▸ EXERCISE
Please answer these questions from the interview below:
(a) Whose guesthouse in Asheville did the speaker have available to stay in?
(b) What institution did the first of the speaker's videos defend?
(c) What kind of tradition does the speaker say exists in both bluegrass and Latin music?

That was a split-second decision that wound up being longer-term than I thought it might. … I had just left Buenos Aires, moved out in a separation. I was going to be going back there on May 1, which was when I had a place there to stay. Until then, I wanted to be near my brother in Asheville, and my friend [singer-songwriter-musician] Anya Hinkle had a guesthouse there I could stay in. So, it made sense, but then the pandemic dragged on. … It wasn’t so much resolving to move back to North Carolina; it was that going back to a big city without a place to stay in the middle of a pandemic seemed like a bad idea. Also, being in a place where I could walk in the woods every day was appealing.
Since touring isn’t possible, what have you been doing?
I’ve kind of turned into the Anthony Bourdain of the social-justice movement, doing these videos. It started with one in defense of the U.S. Postal Service, which went … viral, and I worked on building up the VoteNC.org coalition. I was also commissioned to do a Pickin’ for Progress video series on progressive voices across the state, trying to get more rural progressives out to vote.
Is the band going to survive this enforced separation?
I hope so. A lot will depend on the success of the vaccines. The music industry is in a shambles, and it’s unlikely we’ll be on the road in 2021, especially as an international band. And
There was another Che Apalache record in the works. What’s the status of that?
Well, that’s on the back burner for now. I’ve actually been gearing up to make a solo record. Through this whole thing, my coping mechanism was writing, so I wrote and wrote and wrote. Life is chaotic, and the only thing that’s not chaotic is to grab my instrument, play and sing through anxiety, tears, elation, confusion. I’ve been just hemorrhaging out material this year.
What similarities between traditional bluegrass and Latin music make them work together, lend themselves to a combination like this?
There really aren’t too many similarities, other than there are string traditions in both. So you can find some common ground there. Both have some portability, played on instruments you can lug around into nooks, crannies, alleyways and bars, so there’s a spirit of music that can be made anywhere at any given moment. But the biggest similarities of all are impossible to articulate in words. All traditional musics throughout the world have an X factor that may not seem readily evident. If you know two traditions well and have experienced the cultures and gatherings they’re associated with, you can authentically craft a fusion without it being total cheeseball. The cheeseball attempts come from people who don’t understand one tradition or the other, or either.

▸ GIVEN ENTRIES
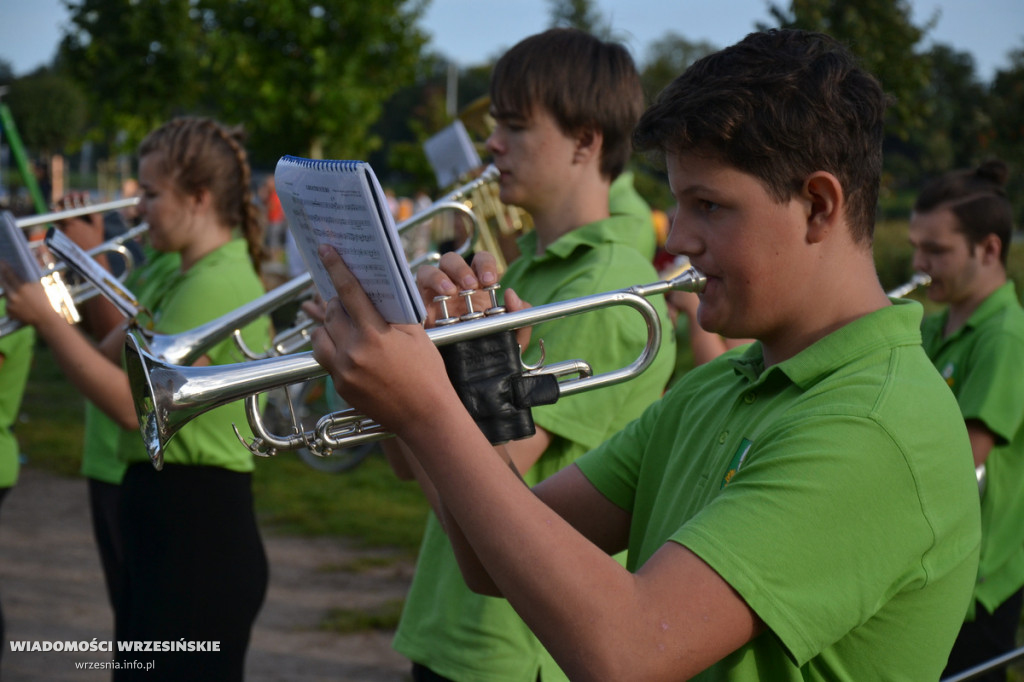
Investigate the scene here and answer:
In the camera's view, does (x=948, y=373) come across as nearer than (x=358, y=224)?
No

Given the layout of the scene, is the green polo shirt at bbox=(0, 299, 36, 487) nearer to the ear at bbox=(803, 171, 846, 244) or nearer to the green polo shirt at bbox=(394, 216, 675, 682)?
the green polo shirt at bbox=(394, 216, 675, 682)

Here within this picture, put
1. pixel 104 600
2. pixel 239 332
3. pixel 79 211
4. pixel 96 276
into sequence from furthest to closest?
pixel 104 600 < pixel 79 211 < pixel 96 276 < pixel 239 332

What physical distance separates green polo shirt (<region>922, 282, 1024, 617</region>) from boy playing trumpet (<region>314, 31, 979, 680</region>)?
75.7 inches

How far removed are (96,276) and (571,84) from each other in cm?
155

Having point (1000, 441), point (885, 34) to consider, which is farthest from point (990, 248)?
point (885, 34)

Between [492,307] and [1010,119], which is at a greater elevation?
[1010,119]

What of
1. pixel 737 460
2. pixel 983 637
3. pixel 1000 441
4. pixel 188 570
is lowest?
pixel 983 637

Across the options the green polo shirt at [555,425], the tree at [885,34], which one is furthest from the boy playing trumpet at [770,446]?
the tree at [885,34]

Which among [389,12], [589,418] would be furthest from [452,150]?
[389,12]

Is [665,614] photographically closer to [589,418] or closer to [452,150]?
[589,418]

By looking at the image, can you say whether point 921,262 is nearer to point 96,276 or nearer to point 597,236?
point 597,236

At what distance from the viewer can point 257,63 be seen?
504 inches

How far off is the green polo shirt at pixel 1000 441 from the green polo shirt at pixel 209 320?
7.56ft

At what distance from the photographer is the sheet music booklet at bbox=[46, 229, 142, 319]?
298 centimetres
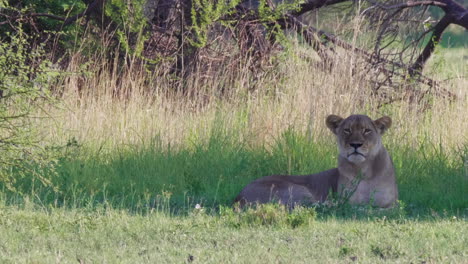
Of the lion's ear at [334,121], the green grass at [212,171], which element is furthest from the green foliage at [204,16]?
the lion's ear at [334,121]

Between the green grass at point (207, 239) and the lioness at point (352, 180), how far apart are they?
82 cm

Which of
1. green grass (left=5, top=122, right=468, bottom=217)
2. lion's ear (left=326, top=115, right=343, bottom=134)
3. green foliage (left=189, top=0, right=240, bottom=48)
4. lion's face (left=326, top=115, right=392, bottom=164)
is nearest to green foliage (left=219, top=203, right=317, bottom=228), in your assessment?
green grass (left=5, top=122, right=468, bottom=217)

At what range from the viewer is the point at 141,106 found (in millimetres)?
10391

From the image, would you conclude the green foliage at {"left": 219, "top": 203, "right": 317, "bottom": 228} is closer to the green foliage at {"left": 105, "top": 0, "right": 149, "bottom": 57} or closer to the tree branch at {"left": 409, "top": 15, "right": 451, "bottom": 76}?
the green foliage at {"left": 105, "top": 0, "right": 149, "bottom": 57}

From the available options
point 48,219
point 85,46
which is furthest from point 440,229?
point 85,46

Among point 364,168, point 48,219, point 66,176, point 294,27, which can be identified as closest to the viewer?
point 48,219

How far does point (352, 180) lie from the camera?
25.2 feet

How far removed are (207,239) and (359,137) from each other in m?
2.32

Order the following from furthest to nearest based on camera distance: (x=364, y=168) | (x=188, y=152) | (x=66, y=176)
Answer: (x=188, y=152), (x=66, y=176), (x=364, y=168)

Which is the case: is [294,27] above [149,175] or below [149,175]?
above

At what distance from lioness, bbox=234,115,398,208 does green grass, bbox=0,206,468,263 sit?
32.1 inches

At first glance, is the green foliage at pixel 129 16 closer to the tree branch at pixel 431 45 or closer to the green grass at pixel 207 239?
the tree branch at pixel 431 45

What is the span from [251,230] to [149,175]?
2.78m

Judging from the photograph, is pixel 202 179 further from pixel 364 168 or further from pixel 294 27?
pixel 294 27
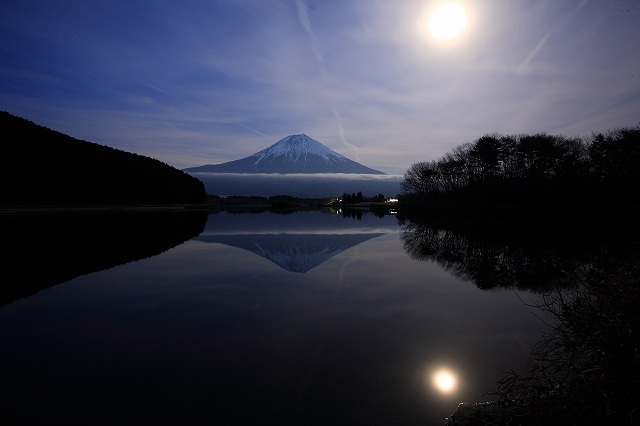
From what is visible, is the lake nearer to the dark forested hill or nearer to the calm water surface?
the calm water surface

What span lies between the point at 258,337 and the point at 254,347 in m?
0.44

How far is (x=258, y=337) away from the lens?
6305mm

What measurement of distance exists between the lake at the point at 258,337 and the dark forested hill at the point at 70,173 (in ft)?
165

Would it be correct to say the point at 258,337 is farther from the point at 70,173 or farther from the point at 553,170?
the point at 70,173

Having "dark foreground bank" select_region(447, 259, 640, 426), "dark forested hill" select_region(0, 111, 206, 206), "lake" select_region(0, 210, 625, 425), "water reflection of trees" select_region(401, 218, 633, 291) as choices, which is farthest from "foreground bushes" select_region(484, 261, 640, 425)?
"dark forested hill" select_region(0, 111, 206, 206)

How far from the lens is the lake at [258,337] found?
13.9 ft

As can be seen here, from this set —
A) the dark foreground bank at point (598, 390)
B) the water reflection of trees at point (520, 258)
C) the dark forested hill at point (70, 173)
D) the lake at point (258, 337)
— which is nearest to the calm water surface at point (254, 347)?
the lake at point (258, 337)

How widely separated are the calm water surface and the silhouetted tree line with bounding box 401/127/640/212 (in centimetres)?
3812

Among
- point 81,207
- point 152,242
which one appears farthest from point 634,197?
point 81,207

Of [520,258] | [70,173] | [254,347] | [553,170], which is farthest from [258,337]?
[70,173]

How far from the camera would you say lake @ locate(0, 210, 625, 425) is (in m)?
4.22

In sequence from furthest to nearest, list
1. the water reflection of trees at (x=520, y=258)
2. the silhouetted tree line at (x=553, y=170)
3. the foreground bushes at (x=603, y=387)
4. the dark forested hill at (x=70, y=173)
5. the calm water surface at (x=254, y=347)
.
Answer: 1. the dark forested hill at (x=70, y=173)
2. the silhouetted tree line at (x=553, y=170)
3. the water reflection of trees at (x=520, y=258)
4. the calm water surface at (x=254, y=347)
5. the foreground bushes at (x=603, y=387)

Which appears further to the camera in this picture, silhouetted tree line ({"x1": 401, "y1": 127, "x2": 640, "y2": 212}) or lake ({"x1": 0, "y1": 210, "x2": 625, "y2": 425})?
silhouetted tree line ({"x1": 401, "y1": 127, "x2": 640, "y2": 212})

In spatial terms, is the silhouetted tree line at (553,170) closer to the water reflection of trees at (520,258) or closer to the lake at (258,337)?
the water reflection of trees at (520,258)
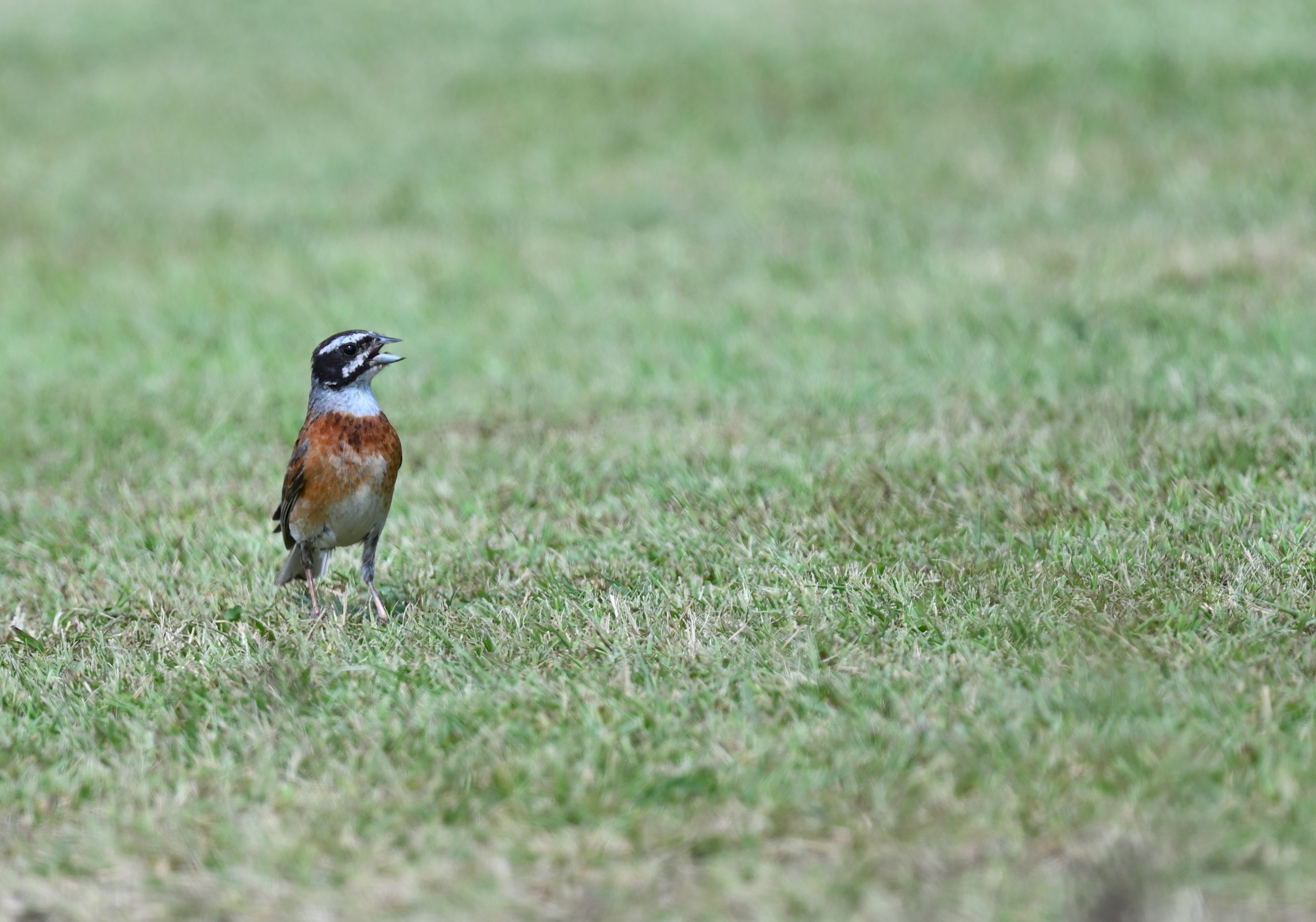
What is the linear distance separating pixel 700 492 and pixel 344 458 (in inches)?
70.3

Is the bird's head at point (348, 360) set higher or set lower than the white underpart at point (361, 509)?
higher

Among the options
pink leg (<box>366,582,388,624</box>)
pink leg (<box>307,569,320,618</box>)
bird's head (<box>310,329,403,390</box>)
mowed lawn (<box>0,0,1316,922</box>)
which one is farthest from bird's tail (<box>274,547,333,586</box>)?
bird's head (<box>310,329,403,390</box>)

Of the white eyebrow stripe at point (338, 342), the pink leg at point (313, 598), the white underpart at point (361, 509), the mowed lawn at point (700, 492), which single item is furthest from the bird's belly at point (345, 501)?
the white eyebrow stripe at point (338, 342)

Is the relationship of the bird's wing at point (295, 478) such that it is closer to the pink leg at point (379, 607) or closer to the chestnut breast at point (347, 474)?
the chestnut breast at point (347, 474)

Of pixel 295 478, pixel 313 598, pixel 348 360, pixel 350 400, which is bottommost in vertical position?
pixel 313 598

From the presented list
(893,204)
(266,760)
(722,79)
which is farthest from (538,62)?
(266,760)

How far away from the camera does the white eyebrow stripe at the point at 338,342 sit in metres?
5.55

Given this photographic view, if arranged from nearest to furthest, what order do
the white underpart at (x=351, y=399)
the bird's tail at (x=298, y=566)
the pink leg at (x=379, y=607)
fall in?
the pink leg at (x=379, y=607), the white underpart at (x=351, y=399), the bird's tail at (x=298, y=566)

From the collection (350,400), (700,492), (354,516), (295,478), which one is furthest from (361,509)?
(700,492)

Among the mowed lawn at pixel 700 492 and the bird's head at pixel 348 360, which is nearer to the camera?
the mowed lawn at pixel 700 492

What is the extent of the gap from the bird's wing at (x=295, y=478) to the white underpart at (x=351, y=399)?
0.42 ft

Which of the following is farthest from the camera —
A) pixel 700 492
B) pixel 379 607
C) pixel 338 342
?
pixel 700 492

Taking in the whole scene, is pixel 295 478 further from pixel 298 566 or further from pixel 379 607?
pixel 379 607

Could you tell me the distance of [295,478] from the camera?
5574 millimetres
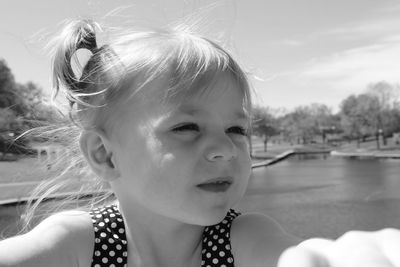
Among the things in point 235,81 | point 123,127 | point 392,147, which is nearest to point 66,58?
point 123,127

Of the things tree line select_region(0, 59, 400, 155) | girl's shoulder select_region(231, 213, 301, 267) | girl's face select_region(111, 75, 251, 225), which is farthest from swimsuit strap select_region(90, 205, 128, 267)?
tree line select_region(0, 59, 400, 155)

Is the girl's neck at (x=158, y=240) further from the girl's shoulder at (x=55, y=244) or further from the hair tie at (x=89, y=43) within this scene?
the hair tie at (x=89, y=43)

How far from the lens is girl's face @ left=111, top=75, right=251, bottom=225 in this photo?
72 centimetres

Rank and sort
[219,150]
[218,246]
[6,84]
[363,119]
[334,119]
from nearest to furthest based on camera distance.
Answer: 1. [219,150]
2. [218,246]
3. [6,84]
4. [363,119]
5. [334,119]

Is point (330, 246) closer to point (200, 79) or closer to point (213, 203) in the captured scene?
point (213, 203)

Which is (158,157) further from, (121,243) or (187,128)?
(121,243)

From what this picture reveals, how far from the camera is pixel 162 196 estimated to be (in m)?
0.75

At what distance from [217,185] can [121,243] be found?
250mm

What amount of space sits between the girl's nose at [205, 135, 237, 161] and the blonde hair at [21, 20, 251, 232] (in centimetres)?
10

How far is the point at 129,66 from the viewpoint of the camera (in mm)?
844

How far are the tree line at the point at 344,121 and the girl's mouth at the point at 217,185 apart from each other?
35.2 m

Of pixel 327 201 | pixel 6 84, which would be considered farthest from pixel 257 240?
pixel 6 84

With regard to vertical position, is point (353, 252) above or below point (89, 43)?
below

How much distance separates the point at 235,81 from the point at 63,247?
0.41 m
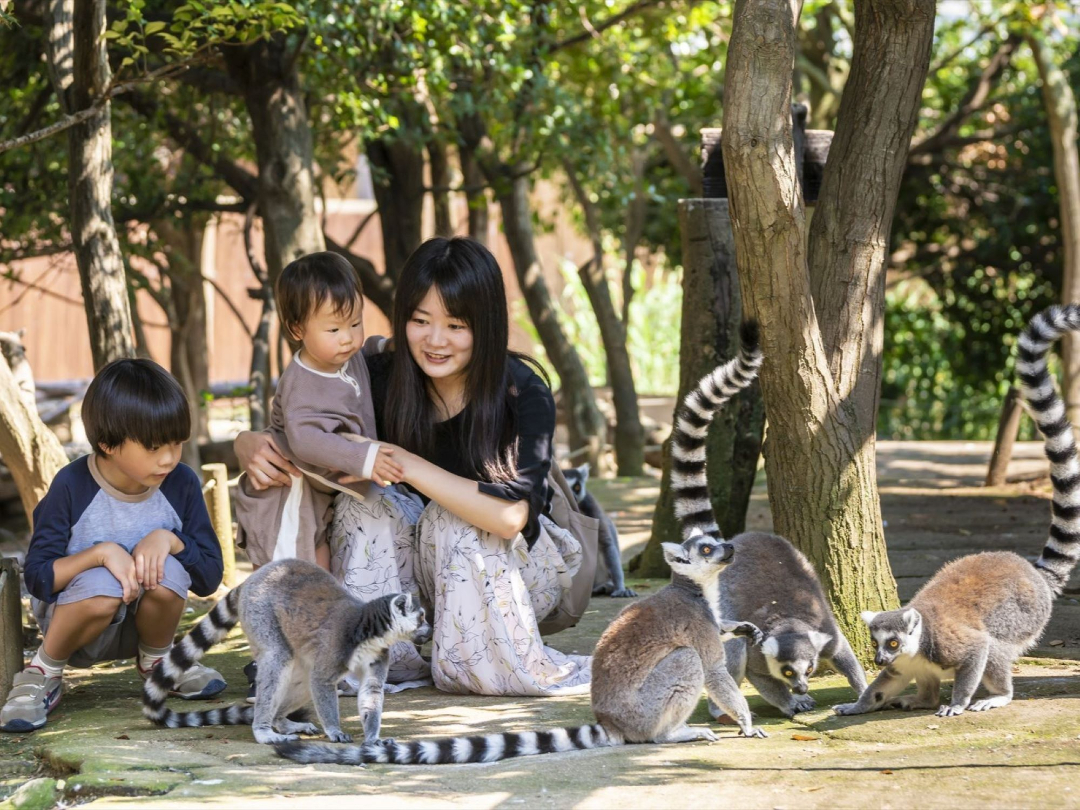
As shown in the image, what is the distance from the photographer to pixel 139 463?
363 cm

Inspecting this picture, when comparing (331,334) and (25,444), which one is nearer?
(331,334)

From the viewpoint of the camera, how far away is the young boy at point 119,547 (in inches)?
138

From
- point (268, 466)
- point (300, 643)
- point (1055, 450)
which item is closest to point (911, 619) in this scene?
point (1055, 450)

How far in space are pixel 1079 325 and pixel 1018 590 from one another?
0.81 m

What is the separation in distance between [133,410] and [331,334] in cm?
62

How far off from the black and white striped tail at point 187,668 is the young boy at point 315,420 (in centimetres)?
27

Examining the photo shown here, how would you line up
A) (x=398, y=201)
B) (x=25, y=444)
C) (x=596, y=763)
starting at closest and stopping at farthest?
1. (x=596, y=763)
2. (x=25, y=444)
3. (x=398, y=201)

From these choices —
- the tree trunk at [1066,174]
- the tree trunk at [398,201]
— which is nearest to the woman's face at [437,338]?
the tree trunk at [398,201]

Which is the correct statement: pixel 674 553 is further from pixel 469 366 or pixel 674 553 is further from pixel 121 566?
pixel 121 566

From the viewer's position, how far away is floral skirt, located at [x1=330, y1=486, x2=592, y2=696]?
144 inches

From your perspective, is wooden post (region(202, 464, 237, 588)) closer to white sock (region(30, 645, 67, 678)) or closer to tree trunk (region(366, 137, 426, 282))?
white sock (region(30, 645, 67, 678))

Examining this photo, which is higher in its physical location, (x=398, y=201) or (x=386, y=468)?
(x=398, y=201)

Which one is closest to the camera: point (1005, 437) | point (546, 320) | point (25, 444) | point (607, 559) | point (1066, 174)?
point (25, 444)

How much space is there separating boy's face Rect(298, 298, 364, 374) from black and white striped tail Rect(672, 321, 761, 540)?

▸ ANSWER TO THIS TASK
(a) Anya Hinkle's
(b) The U.S. Postal Service
(c) String traditions